** Problem to solve **
Repeat the records below exactly, leaving out any pictures.

Image-caption web data
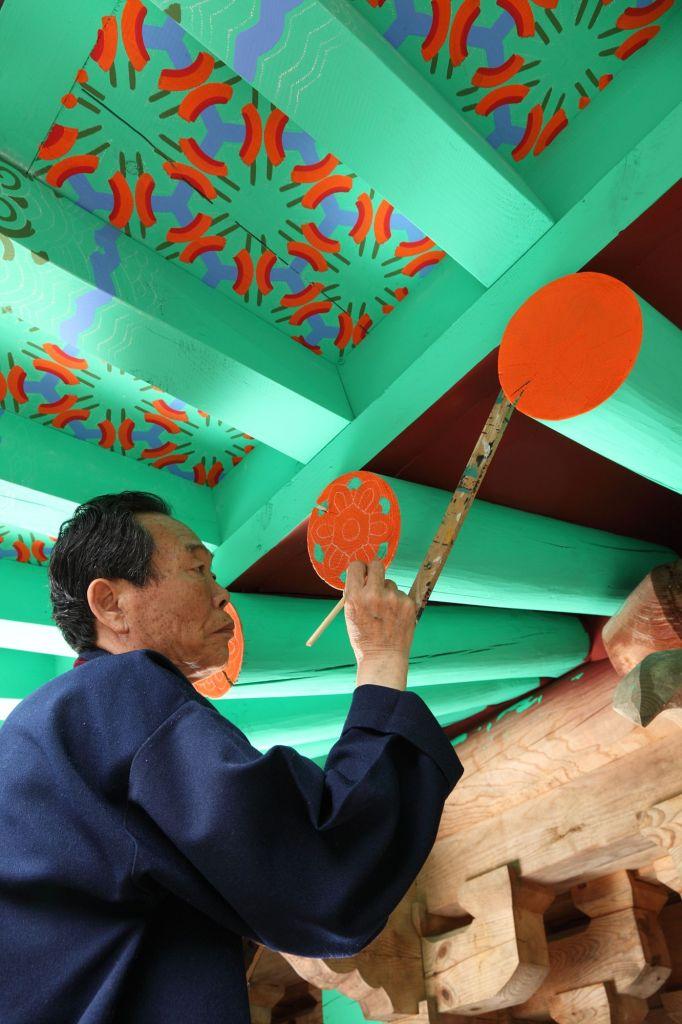 Pintura sendo aplicada a uma construção
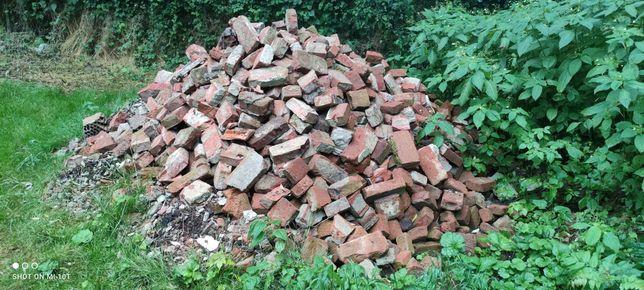 Cegły i gruz z rozbiórki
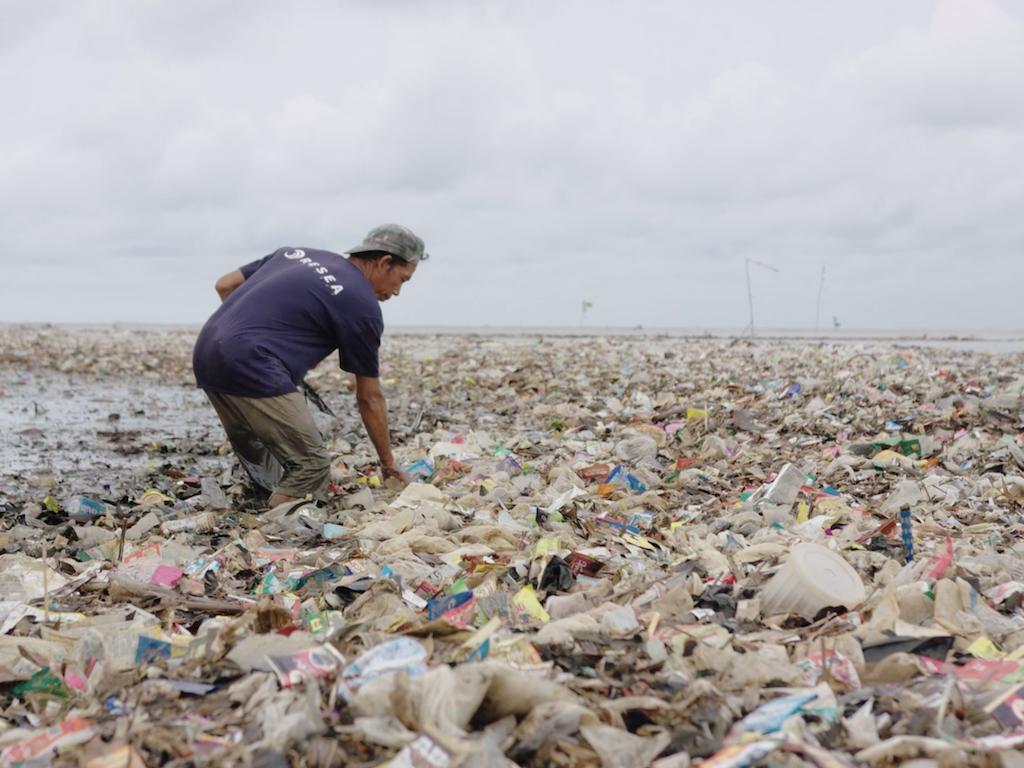 2020-08-17-resea-ocean-plastic.png#asset:996398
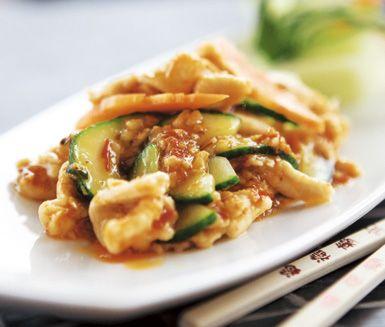 Sväng ihop denna chilikyckling med ingefära på ett kick. Fräs bara ihop chili, hoisinsås, ingefära och vitlök hastigt före du lägger ner moroten, gurkan, risvin, risvinäger och stekt kyckling. Supergott och med en hint av Asien.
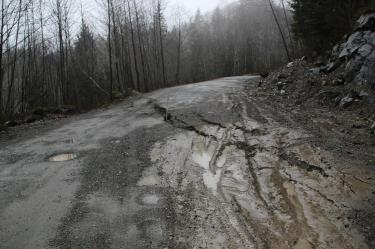 Road slumping on the Middle Fork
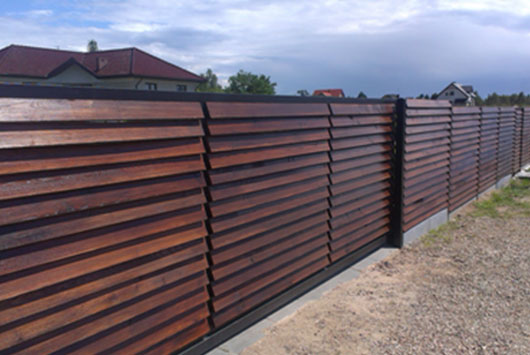 ogrodzenie-drewniane-thermoplast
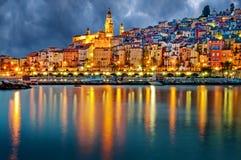 Het dorp Menton van de Provence na zonsondergang Stock Fotografie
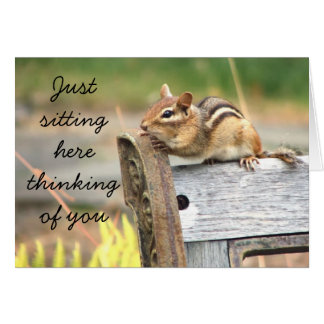Poco chipmunk que piensa en usted tarjeta de felicitación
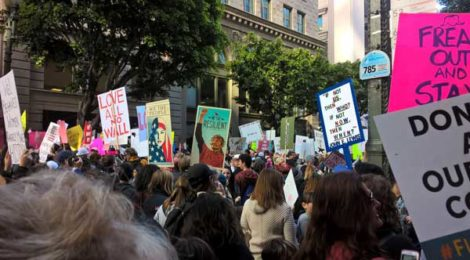 Women's March LA, photo by Scarlet Cheng.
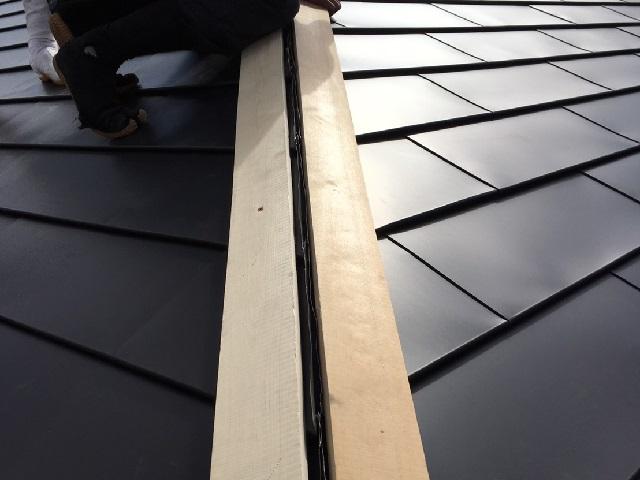 屋根 棟 取り付け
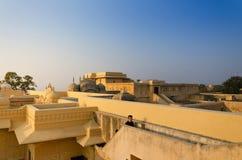 斋浦尔,印度- 2014年12月30日:旅游参观传统建筑学, Nahargarh堡垒在斋浦尔 库存图片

** Solution to this problem **
 Pintura sendo aplicada a uma construção
 Cegły i gruz z rozbiórki
 2020-08-17-resea-ocean-plastic.png#asset:996398
 Sväng ihop denna chilikyckling med ingefära på ett kick. Fräs bara ihop chili, hoisinsås, ingefära och vitlök hastigt före du lägger ner moroten, gurkan, risvin, risvinäger och stekt kyckling. Supergott och med en hint av Asien.
 Road slumping on the Middle Fork
 ogrodzenie-drewniane-thermoplast
 Het dorp Menton van de Provence na zonsondergang Stock Fotografie
Poco chipmunk que piensa en usted tarjeta de felicitación
 Women's March LA, photo by Scarlet Cheng.
 屋根 棟 取り付け
 斋浦尔,印度- 2014年12月30日:旅游参观传统建筑学, Nahargarh堡垒在斋浦尔 库存图片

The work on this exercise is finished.